Directions: Below are entries. Reproduce exactly the lines between the line holding "Young present vote fraction: 0%." and the line holding "scientific name: Aepyceros melampus", inclusive, and only those.

*** Opening of Data to process ***

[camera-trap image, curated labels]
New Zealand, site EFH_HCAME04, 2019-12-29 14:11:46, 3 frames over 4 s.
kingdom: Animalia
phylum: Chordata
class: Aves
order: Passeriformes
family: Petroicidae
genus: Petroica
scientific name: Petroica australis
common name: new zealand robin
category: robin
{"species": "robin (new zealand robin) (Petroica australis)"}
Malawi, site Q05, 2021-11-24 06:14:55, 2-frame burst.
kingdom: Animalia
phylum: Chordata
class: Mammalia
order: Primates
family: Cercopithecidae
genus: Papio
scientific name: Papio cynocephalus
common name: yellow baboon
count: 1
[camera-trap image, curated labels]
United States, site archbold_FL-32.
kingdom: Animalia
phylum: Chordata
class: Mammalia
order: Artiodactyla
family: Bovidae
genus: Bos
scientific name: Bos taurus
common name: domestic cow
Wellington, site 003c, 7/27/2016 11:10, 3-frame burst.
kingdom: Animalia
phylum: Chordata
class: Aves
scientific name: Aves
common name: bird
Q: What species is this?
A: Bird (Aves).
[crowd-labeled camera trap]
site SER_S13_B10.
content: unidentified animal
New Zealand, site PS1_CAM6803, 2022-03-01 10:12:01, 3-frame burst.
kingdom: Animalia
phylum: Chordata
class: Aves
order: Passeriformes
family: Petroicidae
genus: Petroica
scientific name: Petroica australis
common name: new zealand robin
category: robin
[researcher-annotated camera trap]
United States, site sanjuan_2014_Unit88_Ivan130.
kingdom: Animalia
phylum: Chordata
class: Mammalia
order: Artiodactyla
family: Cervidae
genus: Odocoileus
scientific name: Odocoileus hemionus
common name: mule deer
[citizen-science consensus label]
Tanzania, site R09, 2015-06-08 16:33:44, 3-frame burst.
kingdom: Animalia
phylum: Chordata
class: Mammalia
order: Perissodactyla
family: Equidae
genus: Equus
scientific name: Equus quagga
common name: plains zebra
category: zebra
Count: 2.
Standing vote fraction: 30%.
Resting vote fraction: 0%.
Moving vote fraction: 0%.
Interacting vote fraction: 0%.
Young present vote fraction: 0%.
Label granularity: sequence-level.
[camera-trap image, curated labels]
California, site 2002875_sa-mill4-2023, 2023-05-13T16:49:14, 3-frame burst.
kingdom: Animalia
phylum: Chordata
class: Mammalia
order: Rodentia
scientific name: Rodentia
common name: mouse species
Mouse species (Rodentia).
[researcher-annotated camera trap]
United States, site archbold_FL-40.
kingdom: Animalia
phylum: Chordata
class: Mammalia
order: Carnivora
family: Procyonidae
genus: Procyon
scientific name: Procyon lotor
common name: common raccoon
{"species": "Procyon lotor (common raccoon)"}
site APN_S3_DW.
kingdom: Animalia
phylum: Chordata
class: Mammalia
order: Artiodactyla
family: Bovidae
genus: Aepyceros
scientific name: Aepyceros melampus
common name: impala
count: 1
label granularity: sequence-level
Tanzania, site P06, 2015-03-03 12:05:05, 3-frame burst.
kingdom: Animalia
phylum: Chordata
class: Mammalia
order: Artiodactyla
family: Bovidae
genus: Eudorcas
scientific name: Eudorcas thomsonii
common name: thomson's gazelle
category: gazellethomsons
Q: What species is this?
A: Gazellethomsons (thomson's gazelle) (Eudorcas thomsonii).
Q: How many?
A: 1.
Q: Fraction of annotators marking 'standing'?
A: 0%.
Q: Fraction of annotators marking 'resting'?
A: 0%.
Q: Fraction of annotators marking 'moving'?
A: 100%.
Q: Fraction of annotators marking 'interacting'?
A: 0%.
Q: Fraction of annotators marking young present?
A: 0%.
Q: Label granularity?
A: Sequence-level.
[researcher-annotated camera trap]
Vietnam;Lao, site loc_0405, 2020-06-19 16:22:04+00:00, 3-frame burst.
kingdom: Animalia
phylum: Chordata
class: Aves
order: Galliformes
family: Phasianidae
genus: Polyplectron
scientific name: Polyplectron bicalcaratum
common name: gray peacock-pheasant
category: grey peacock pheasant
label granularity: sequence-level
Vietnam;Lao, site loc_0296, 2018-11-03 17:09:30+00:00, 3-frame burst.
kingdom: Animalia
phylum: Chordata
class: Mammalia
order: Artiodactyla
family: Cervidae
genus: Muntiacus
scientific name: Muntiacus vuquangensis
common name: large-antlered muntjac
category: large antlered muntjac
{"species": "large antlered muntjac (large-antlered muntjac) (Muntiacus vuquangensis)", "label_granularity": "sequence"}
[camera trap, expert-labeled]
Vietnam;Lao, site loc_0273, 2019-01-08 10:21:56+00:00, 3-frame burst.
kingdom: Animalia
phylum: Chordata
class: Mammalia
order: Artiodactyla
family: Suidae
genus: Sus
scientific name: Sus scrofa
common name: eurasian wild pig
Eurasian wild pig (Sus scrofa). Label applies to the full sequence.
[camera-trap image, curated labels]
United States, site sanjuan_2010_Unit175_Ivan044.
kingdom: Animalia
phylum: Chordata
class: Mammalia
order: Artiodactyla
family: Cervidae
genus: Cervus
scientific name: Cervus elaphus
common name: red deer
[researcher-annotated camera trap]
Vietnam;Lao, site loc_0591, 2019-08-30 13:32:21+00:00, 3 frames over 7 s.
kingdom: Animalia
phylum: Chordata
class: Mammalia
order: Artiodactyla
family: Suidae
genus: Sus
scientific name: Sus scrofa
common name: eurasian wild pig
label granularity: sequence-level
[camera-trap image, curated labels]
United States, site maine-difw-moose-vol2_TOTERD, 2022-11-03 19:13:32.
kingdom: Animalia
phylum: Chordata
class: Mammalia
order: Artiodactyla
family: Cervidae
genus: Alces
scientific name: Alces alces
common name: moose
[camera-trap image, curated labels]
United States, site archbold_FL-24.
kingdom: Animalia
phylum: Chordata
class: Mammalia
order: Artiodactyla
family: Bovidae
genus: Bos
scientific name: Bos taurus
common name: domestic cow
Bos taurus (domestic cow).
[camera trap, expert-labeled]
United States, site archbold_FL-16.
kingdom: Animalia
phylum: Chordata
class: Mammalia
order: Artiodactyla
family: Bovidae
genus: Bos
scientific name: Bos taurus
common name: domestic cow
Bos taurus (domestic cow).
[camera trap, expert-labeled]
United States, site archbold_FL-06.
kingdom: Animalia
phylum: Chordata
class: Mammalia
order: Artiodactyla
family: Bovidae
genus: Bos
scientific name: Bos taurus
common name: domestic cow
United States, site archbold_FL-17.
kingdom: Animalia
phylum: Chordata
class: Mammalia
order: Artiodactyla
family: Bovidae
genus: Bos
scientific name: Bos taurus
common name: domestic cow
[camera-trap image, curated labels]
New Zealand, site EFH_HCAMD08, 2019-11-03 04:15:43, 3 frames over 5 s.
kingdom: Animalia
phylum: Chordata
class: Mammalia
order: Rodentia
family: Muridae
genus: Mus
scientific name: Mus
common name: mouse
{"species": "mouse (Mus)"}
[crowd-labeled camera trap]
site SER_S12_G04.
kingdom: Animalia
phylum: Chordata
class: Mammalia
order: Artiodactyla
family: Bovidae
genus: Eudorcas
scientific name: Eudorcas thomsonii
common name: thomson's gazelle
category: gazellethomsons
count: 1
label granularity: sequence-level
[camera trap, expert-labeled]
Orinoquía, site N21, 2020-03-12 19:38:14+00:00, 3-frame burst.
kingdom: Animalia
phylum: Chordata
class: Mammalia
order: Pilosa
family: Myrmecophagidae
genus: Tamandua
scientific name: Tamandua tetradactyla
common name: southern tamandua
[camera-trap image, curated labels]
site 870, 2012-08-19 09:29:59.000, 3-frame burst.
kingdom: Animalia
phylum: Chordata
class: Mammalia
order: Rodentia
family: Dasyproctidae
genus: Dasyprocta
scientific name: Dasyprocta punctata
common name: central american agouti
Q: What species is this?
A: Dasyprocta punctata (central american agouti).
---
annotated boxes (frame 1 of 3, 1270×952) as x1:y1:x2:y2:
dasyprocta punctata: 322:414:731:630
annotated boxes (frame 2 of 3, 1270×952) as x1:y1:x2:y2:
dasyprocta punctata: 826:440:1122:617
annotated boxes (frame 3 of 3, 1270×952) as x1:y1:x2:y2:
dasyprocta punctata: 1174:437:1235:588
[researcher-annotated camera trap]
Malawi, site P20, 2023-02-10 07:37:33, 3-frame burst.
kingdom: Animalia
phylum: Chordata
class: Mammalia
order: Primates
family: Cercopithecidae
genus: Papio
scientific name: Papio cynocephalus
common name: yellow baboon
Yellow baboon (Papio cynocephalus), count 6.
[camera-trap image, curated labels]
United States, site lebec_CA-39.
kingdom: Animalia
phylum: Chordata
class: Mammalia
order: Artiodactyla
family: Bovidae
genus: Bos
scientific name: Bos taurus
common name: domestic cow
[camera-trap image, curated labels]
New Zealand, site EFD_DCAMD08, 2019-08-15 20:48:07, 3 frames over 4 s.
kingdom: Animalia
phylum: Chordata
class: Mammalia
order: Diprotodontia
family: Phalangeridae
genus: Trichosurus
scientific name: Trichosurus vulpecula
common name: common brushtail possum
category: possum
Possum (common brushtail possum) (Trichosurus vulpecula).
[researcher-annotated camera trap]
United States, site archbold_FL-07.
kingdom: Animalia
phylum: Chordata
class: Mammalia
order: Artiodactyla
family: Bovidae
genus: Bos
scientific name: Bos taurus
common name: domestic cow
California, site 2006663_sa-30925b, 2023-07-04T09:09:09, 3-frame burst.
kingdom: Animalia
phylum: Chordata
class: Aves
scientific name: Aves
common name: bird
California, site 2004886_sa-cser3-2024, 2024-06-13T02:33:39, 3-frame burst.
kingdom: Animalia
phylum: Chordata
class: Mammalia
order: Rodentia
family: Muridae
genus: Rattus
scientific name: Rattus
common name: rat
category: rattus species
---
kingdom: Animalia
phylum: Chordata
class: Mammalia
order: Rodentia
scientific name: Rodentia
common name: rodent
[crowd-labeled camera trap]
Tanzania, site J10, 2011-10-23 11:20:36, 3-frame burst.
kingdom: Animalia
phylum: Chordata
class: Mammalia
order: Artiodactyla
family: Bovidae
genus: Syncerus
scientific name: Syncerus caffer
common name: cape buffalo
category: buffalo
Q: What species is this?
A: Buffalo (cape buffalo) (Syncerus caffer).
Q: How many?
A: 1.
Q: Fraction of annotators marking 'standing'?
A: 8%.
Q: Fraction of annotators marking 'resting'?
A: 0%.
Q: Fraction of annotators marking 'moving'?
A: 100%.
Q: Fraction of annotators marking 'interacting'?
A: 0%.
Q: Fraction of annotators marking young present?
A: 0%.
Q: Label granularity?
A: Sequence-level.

*** Close of Data to process ***

Task output:
Young present vote fraction: 0%.
Label granularity: sequence-level.
[camera-trap image, curated labels]
California, site 2002875_sa-mill4-2023, 2023-05-13T16:49:14, 3-frame burst.
kingdom: Animalia
phylum: Chordata
class: Mammalia
order: Rodentia
scientific name: Rodentia
common name: mouse species
Mouse species (Rodentia).
[researcher-annotated camera trap]
United States, site archbold_FL-40.
kingdom: Animalia
phylum: Chordata
class: Mammalia
order: Carnivora
family: Procyonidae
genus: Procyon
scientific name: Procyon lotor
common name: common raccoon
{"species": "Procyon lotor (common raccoon)"}
site APN_S3_DW.
kingdom: Animalia
phylum: Chordata
class: Mammalia
order: Artiodactyla
family: Bovidae
genus: Aepyceros
scientific name: Aepyceros melampus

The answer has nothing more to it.